** TASK DESCRIPTION **
The reply should hold only the lines below beginning at the one with "2025 Bmw Ix" and ending at the one with "2021-22 SELECT CONCOURSE JONATHAN KUMINGA RC", copied exactly, with every picture left out.

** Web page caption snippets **
--------------------------------------------------

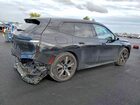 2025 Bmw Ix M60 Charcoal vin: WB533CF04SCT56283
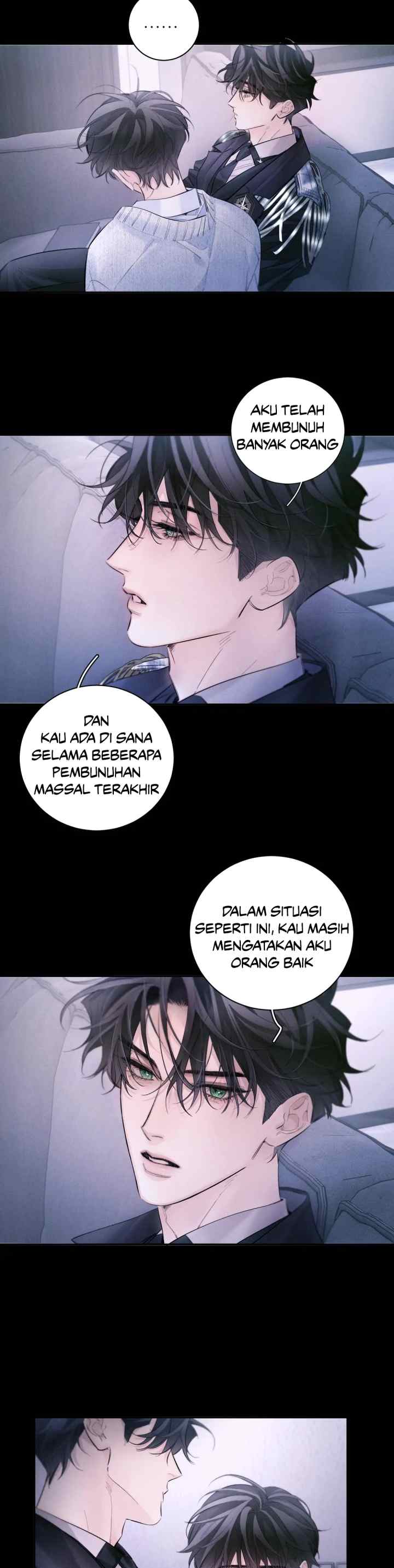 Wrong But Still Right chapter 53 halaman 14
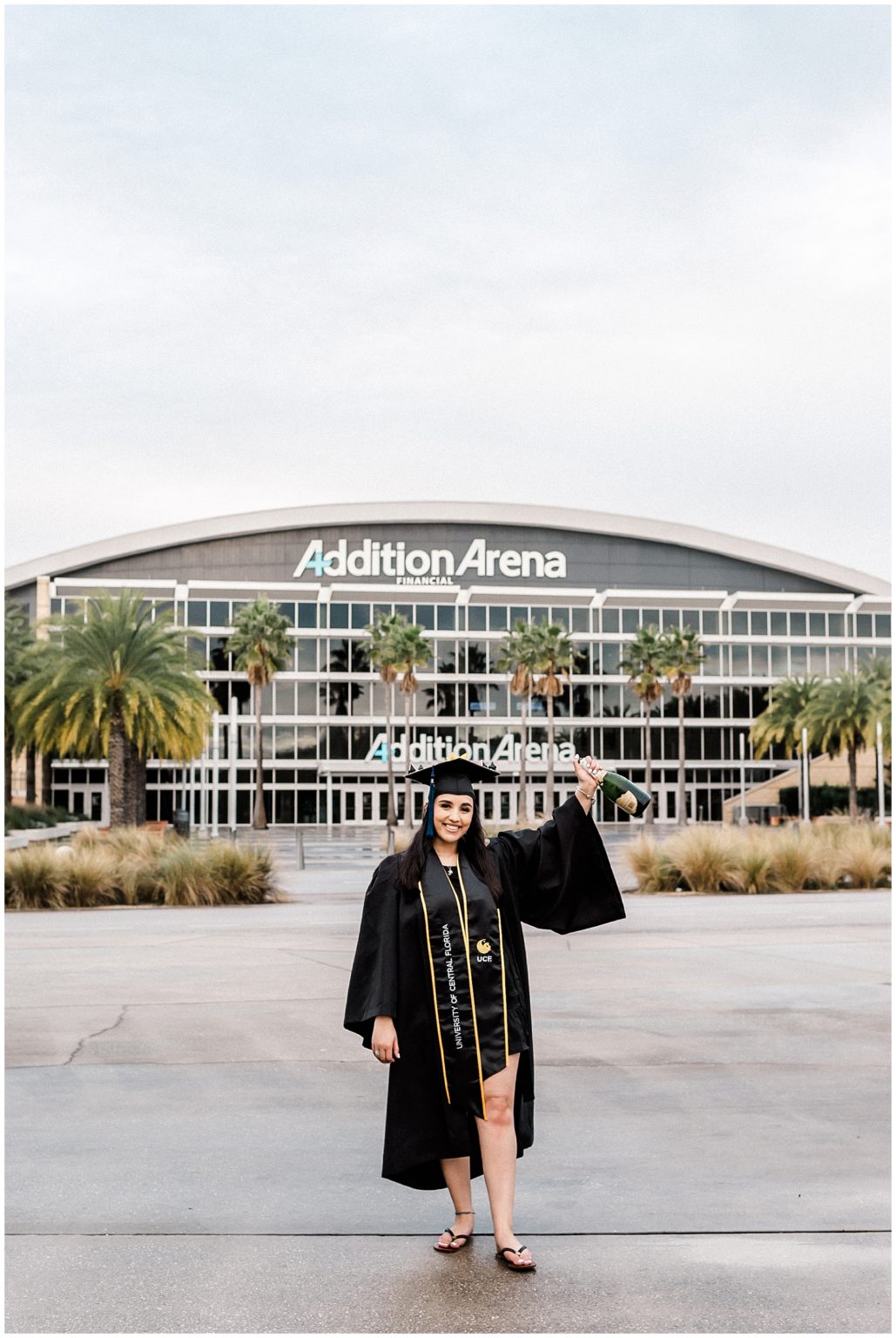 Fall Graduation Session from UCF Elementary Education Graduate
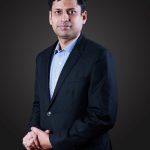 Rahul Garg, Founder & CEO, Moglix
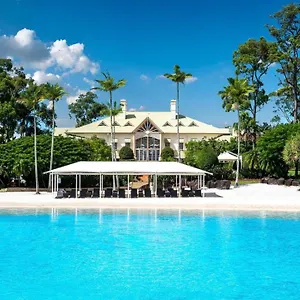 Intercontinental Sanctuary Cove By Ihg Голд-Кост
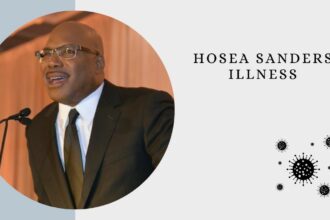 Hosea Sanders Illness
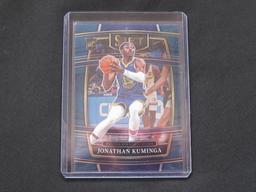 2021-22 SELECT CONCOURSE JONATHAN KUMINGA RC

--------------------------------------------------

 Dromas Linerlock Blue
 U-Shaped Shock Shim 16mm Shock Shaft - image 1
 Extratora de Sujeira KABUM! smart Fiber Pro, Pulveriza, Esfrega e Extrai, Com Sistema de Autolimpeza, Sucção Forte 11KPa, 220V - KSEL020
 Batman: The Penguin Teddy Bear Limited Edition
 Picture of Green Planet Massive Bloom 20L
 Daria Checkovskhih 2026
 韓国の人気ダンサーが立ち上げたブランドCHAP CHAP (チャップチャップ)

--------------------------------------------------

** TASK SOLUTION **
 2025 Bmw Ix M60 Charcoal vin: WB533CF04SCT56283
 Wrong But Still Right chapter 53 halaman 14
 Fall Graduation Session from UCF Elementary Education Graduate
 Rahul Garg, Founder & CEO, Moglix
 Intercontinental Sanctuary Cove By Ihg Голд-Кост
 Hosea Sanders Illness
 2021-22 SELECT CONCOURSE JONATHAN KUMINGA RC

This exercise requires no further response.